(PASSAGE)

By Wikipedia, the free encyclopedia

http://en.wikipedia.org/wiki/Free_software_community



The free-software community is an informal term that refers to the users and developers of free software as well as supporters of the free-software movement. The movement is sometimes referred to as the open-source software community or a subset thereof. The Linux community is a subset of the free-software community.

Disagreements

Some arguments take on the fervor of "religious wars", such as the technical disputes from the 80s and early 90s over which text editor is better, Emacs or Vi/Vim, or even what version of a text editor is superior, GNU Emacs vs XEmacs.

Other conflicts exist over naming. These can occur because of differing opinions on historical accuracy, philosophical background or credit, such as the alternative terms for free software and the GNU/Linux naming controversy. And they can be caused by a conflict of business models and the use of trademarks, as is the case for the Naming conflict between Debian and Mozilla.

Companies entering the community

With the advent of free software such as Linux, Apache HTTP Server, Mozilla Firefox, and OpenOffice.org, many companies such as IBM, Apple, Dell, HP, Google, Sun, Oracle and others too numerous to list, have begun interacting with the free-software community. Difficulties include the choice of free-software licences, and the selection of what software will be released as free software.

(End PASSAGE)
(AVAILABLE DATA)

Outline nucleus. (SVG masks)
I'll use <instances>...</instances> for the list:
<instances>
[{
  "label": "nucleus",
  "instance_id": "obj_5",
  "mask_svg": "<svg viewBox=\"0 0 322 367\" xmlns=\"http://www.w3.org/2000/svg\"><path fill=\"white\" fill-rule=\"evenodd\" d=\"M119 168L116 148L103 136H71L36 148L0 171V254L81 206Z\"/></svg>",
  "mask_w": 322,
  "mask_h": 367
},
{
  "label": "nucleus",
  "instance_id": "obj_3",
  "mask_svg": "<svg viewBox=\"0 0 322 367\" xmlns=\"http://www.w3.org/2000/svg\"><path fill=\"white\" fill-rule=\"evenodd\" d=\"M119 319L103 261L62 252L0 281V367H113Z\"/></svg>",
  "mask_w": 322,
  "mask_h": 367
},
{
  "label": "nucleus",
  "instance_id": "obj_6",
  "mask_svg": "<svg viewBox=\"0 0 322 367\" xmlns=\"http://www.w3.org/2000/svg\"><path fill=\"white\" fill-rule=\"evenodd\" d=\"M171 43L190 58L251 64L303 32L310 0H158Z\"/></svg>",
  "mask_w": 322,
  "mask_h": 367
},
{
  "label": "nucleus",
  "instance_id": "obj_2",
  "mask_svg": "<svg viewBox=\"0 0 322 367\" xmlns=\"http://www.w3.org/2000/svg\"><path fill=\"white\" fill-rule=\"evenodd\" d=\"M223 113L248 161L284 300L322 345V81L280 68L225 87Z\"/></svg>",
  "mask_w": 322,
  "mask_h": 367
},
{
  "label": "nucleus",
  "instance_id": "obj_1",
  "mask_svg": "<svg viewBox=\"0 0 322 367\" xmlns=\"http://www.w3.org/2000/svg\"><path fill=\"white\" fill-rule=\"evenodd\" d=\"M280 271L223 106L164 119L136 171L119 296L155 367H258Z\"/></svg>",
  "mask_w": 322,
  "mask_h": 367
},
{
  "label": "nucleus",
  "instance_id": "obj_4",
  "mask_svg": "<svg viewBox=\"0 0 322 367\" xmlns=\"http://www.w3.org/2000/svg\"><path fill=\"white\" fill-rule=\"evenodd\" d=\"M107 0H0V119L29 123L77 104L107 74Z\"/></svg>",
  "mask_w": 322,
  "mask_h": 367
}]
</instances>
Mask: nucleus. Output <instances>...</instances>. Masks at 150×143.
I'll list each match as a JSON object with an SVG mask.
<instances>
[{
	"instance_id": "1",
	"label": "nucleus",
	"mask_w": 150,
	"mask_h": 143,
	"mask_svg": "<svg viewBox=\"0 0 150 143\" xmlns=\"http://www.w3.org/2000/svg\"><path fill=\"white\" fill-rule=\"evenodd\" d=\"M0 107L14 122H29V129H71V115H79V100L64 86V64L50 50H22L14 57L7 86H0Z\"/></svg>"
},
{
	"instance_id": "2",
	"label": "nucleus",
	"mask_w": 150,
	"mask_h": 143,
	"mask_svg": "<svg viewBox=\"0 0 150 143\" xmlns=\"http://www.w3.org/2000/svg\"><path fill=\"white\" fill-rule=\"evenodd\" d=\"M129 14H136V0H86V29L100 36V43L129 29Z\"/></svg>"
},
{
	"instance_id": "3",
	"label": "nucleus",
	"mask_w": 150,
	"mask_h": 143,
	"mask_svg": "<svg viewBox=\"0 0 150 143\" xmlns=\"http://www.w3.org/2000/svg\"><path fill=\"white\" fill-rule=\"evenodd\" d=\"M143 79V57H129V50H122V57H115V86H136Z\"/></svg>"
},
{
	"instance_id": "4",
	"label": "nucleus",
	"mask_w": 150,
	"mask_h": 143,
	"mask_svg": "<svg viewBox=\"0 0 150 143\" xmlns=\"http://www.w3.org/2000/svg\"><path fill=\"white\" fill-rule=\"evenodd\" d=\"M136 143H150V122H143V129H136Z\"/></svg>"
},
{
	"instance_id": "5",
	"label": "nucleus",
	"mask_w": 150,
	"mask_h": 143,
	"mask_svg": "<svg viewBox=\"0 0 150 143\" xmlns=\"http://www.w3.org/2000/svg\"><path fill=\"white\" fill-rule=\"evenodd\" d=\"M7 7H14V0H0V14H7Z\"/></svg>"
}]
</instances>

(End AVAILABLE DATA)

ACTIVITIES ->
**A.** Summarize the passage in two sentences.
**B.** Using the passage, decide whether each statement is true, and support each decision with the deciding words from the passage, quoted exactly.
(i) The Linux community is a subset of the free-software community.
(ii) The disputes over which text editor is better took place in the 2000s.
(iii) The naming conflict between Debian and Mozilla arose from differing opinions on historical accuracy.
The items are not used in anything that follows.

PER-TASK ANSWERS ->
**A.** The free-software community is an informal term for the users and developers of free software and supporters of the free-software movement. The community has disagreements over technical matters such as text editors and over naming, and many companies have begun interacting with it, facing difficulties in choosing licenses and selecting which software to release as free software.

**B.**
(i) Yes: "The Linux community is a subset of the free-software community."
(ii) No: "the technical disputes from the 80s and early 90s over which text editor is better"
(iii) No: "they can be caused by a conflict of business models and the use of trademarks, as is the case for the Naming conflict between Debian and Mozilla"